Maintenance also means the kickoff of nightly oral 6-mercaptopurine (6-MP, for those in the know) and once-weekly oral methotrexate. Like dexamethasone, more cytotoxic drugs. Myelosuppresive, immunosuppressive. Basically, drugs that kill blood cells that Aila needs (by interfering with DNA and RNA synthesis and a whole host of other miscellany) in hopes that they are also killing the ones that she doesn't. The ones that are actually killing her. I write this in simple language not to be a smarty pants, but rather because I frankly had no real idea that this was how chemotherapy "worked" before walking alongside (well, carrying more often than not) Aila during the last nine months. Hell, I didn't even really know what leukemia was that night in the ER when the doctors first used the word. Some vague image of a bald kid in an ad. Wait, didn't I sell magazine subscriptions as a kid to raise money for leukemia? Or maybe that was for my softball team. Ack, I can't remember.
I'm grateful now that I didn't know very much at all back then. I do now, but I've had some time to swallow reality, reminding myself a thousand times a day that Aila needs her mother. If I had known in August all that I know now? I would have probably started crying and maybe never stopped. Which would have made it difficult to advocate for Aila during our gazillion nights in the hospital, or explain to Zander what's happening to his sister, or to ask for and receive all the help that we have so deeply needed and profoundly cherished. And let's be honest, someone has to microwave the sausages.
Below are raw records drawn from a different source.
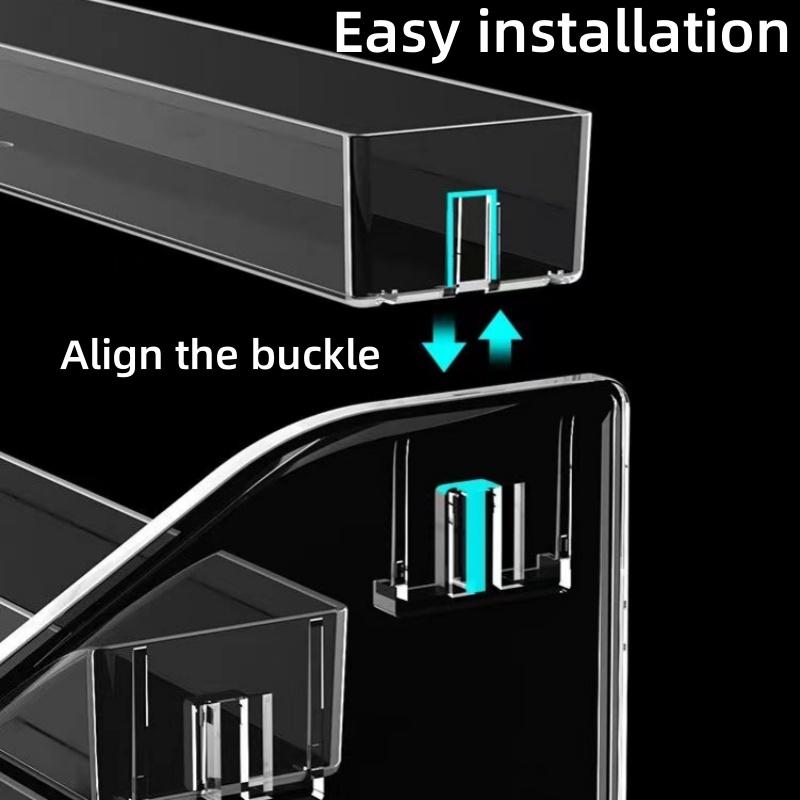 Clear Acrylic Cosmetic Display Stand 3-7layer Makeup Perfume Dolls Storage Shelf Decorative Nail Polish Rack Home Office Decor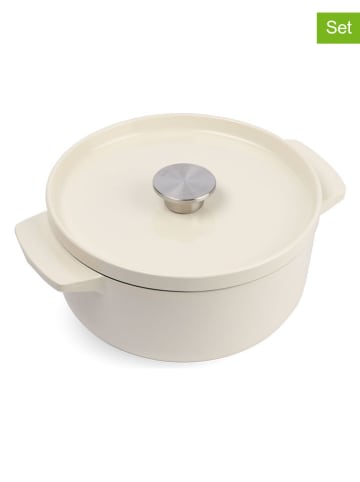 KitchenAid 2tlg. Set: Bräter  in Creme - 3,3 l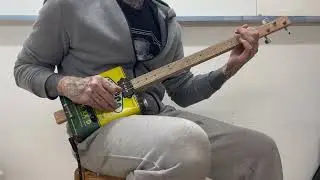 Cigar box guitar oil can desperado song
Sweet baby Aila, I am sometimes as a human afraid to love you as much as I do, which is more and more each day. As a human, I am scared that you might relapse. And that during the next go-round, there won't be any treatment protocol to follow, no yellowbrick chemotherapy road to frolic along. I am scared that you might die. There it is, in writing. I can't take it back or deny saying it if it's in writing. Really though, how silly for me to think that I have control over my love for you, Zander, or Declan. Boundless, bottomless, infinite, and immeasurable love. And whatever happens--5-year event-free survival, relapse, even death--that love wins. A simple truth. That love wins.
Comments
Angela Tana 8 years, 7 months ago
Vicky this is so beautifully written. You are so right. How can you control any of this? Her outcome, your emotions, her sausage cravings? You can't. You just have to experience it all. My kids have been on dexamethasone for a few days at a time and man talk about craxiness. Screaming all night long as if they are being tortured by some invisible being. Please give little Aila an extra kiss tonight from me.